EXERCISE REQUIREMENTS:
Continue the text about the Center's annual fall conferences, picking up after its last sentence.

TEXT BLOCK:
======
Since 2000, the Center has sponsored a conference each fall intended to bring people of all ages and professions together to consider some of the great cultural and moral issues of our time. But beyond merely discussing the issues, these conferences are structured to foster a friendly atmosphere and a sense of community, with shared meals and time to chat between papers. The websites for each of the conferences may be found below. Papers from the conferences may be found on these sites or in our archives.
The eighth annual fall conference will be held November 29 through December 1, 2007. Concerned by the deep cultural divides that characterize so much of our world, the Center has found inspiration in Pope Benedict’s Regensburg Address for its conference topic: The Dialogue of Cultures.
======
Stored dataset items:
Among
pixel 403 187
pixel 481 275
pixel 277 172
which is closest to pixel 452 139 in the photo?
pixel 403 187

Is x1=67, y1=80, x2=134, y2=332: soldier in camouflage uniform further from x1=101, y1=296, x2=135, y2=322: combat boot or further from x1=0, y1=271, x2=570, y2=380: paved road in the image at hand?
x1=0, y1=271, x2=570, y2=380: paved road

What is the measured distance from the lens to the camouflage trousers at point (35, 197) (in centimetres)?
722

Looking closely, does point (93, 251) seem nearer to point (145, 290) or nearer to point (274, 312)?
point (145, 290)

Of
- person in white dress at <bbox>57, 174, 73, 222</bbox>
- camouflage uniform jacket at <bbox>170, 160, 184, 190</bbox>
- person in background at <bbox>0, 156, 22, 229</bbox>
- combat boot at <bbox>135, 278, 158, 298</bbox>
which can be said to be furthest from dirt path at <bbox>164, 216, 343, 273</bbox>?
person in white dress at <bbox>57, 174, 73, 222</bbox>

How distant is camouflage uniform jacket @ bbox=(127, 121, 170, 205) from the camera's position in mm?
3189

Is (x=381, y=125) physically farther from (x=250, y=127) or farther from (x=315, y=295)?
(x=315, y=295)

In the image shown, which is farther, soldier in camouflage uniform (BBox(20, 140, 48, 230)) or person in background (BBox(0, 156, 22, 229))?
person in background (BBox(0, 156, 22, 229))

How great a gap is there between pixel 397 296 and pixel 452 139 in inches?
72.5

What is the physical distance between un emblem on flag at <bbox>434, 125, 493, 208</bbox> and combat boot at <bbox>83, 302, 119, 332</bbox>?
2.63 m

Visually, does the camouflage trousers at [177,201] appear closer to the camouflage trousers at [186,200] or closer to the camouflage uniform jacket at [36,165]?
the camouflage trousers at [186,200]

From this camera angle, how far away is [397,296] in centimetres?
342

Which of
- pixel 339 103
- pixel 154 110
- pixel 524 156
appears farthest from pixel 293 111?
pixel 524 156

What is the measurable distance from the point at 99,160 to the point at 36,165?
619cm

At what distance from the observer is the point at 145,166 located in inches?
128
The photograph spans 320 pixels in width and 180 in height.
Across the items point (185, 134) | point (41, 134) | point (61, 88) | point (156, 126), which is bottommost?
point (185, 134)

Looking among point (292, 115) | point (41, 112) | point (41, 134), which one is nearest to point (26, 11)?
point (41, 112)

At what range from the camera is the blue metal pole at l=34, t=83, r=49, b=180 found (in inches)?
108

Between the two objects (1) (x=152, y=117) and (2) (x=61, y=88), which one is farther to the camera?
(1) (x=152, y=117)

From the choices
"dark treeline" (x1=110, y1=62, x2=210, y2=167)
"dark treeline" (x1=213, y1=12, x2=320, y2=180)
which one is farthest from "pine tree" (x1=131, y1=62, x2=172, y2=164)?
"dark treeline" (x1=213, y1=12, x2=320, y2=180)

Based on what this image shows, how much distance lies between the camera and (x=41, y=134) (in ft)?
======
ANSWER BOX:
The Center's seventh annual fall conference held in fall of 2006, Modernity: Yearning for the Infinite, brought together a large number of respected scholars representing all the main academic fields, from Catholic, non-Catholic, and secular institutions, to provide spirited discussion of the underlying causes of the intellectual epoch we have come to call modernity; of the relationship between the main theses of modernity and the Magisterium of the Church in the last century; and the impact of modernity upon work in philosophy, theology, law, literature, the arts, as well as other fields of intellectual inquiry and endeavor. More.
The Center's sixth annual conference held in fall of 2005, Joy in the Truth: The Catholic University in the New Millennium, considered a broad range of issues relating to the way in which the Catholic university as a whole, as well as the particular disciplines which comprise it, can best respond to Pope John Paul II's call for a renewal of Catholic institutions of higher learning. More.
Our 2004 conference, Epiphanies of Beauty: The Arts in a Post-Christian Culture, was a consideration of the arts and their contributions to a culture of life. The conference featured artwork and performances by working artists from around the country. More.
At our 2003 conference on Formation and Renewal, sponsored by the Maas Family Excellence Fund, we reflected on the sources of moral and spiritual renewal, reform and formation available to individuals and institutions in a culture marked by the loss of meaning and direction. More.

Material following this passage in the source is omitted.